4.6 Adverse reactions (frequency and seriousness) As for all tetracyclines, on rare occasions allergic reactions and photosensitivity may occur. Intestinal flora may be affected if treatment is prolonged (> 10 days), and this may result in digestive disturbance. If suspected adverse reactions occur, treatment should be discontinued. A slight weight loss may occur. The frequency of adverse reactions is defined using the following convention: - very common (more than 1 in 10 animals treated displaying adverse reaction(s)) - common (more than 1 but less than 10 animals in 100 animals treated) - uncommon (more than 1 but less than 10 animals in 1,000 animals treated) - rare (more than 1 but less than 10 animals in 10,000 animals treated) - very rare (less than 1 animal in 10,000 animals treated, including isolated reports). Revised: August 2021 AN: 01342/2020 Page 4 of 8
4.7 Use during pregnancy, lactation or lay The safety of the veterinary medicinal product has not been established during the reproduction period, i.e., the time period from mating until the end of feeding the progeny. During this time period the use of the product is not recommended.

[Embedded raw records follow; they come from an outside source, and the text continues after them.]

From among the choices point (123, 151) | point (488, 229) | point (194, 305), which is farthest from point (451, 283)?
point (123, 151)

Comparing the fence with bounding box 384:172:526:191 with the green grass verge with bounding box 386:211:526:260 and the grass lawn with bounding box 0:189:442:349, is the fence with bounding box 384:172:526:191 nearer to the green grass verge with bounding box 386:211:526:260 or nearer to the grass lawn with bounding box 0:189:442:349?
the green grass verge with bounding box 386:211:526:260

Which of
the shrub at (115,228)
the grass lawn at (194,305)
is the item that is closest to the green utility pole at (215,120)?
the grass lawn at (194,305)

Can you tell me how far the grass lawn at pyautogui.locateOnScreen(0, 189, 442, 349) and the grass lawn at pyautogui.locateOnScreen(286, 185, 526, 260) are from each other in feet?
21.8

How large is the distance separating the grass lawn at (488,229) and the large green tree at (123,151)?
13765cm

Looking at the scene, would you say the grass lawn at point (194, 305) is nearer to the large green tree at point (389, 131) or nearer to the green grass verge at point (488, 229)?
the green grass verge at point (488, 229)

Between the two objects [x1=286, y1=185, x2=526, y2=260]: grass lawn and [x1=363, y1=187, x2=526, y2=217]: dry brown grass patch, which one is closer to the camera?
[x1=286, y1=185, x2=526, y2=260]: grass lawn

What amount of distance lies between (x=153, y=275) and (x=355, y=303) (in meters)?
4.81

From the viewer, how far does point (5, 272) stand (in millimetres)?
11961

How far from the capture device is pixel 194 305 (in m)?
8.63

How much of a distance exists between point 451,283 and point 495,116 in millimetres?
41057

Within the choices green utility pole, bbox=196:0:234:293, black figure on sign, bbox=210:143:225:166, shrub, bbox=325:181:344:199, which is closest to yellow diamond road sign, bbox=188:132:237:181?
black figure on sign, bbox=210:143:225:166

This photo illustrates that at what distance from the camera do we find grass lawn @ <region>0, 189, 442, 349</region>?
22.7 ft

4.8 Interaction with other medicinal products and other forms of interaction Concurrent administration of doxycycline with any divalent cations (e.g. Ca, FE, Mg, Al, divalent ions of antacids) should be avoided as this may lead to decreased bioavailability. Doxycycline may enhance the effect of anticoagulants. Do not administer together with kaolin, iron preparations and antacids. Do not use in conjunction with bactericidal antibiotics, such as penicillins, cephalosporins and beta-lactam antibiotics due to antagonism of the mode of action.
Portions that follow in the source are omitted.